What company he kept!

Schaeffer did enjoy working out the truth behind the mysteries others wrote about. Any slice from real life was of interest to him. On days off he would often have his wife, Edith, read such mysteries to him. He would then evaluate them on the basis of whether they were true to real life or merely games authors played with their audiences.

But his concern in Death in the City was not a murder mystery to sharpen people’s analytical skills. Schaeffer presents a case closer related to suicide of an intellectual nature than murder. There is, he suggests, a necessary link between the intellectual and spiritual orientation of a society and its values and practices. He shows how a whole society is threatened by death because it has abandoned the philosophical and ethical foundation and practice, which had been adopted when people during the Protestant Reformation had turned to the biblical view of God and Man.

Schaeffer sees many parallels with an earlier time, when the prophet Jeremiah lamented that death had come to Jerusalem, the place of God’s choosing to put His name, His law, and His promises among the Israelites.

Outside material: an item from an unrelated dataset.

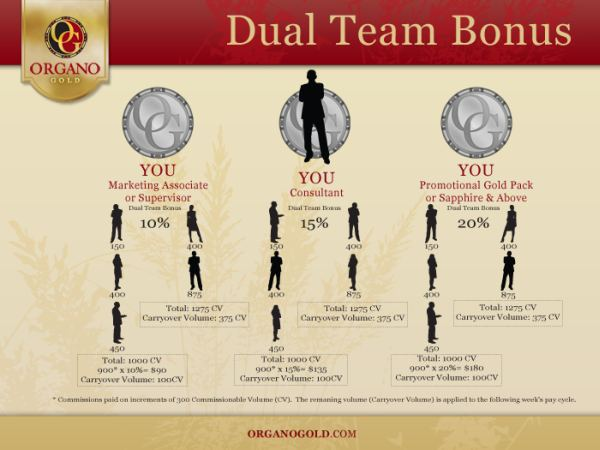 Organo Gold Scam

While the rulers and the people continued to proclaim that all was well, that there was peace in the city, Jeremiah understood that the edifice would crumble and die once the intellectual and spiritual foundation of the people, on which it had been built, had been altered. He foresaw the destruction of the city by the hands of the Babylonians in the sixth century and the captivity of its inhabitants in foreign servitude for seventy years as a result of turning from the prior knowledge of God.

Francis Schaeffer then takes us to Paul’s letter to the Romans to explain the intellectual and moral consequences of the choices that both ancient people and our own countries face. Turning from the clear teaching of the Bible will not give us a vacuum to be freely filled with personal religious views or preferences. Instead there will be both the experience of the wrath of God and the experience of painful human and even stupid intellectual consequences. The removal of the biblical roots to our life and thought will necessarily dry up the many fruits we have treasured in the past in the form of a responsible, ethical, and creative society.

There is death in the city when the understanding of the human being about himself is no longer related to an actually existing God. For then human beings inhabit an impersonal world of their own shifting values and their own power plays. Without a knowable God in heaven, man is left without real meaning and morals on earth. He will think and act just like pagans, whose integration is with land, earth, and nature (Latin: pagus). The contrast between Jehovah and Baal is carried into our own times with significant practical consequences. The growth of a civil society from the teaching of the Bible in our own past history is not a natural phenomenon. It required self-discipline, grace, and love, together with the rule of law versus the rule of powerful men and women. That deliberate effort is now being reversed with the deliberate denial of God, of reason related to a factual world, and of intellectual integrity.

Civility in the biblical perspective does not only deal with law and social manners, as it did in Athens and Rome. It goes to the heart of the matter and demands personal choices and character development to limit evil while furthering the good. It includes a practice of life that acknowledges the Creator and is faithful to the instructions about how to love God and neighbor even at great personal cost. The existence of the God of the Bible is prerequisite for the value of each individual person. His personality alone and nothing in the impersonal natural universe around us is ground and orientation for our personal existence.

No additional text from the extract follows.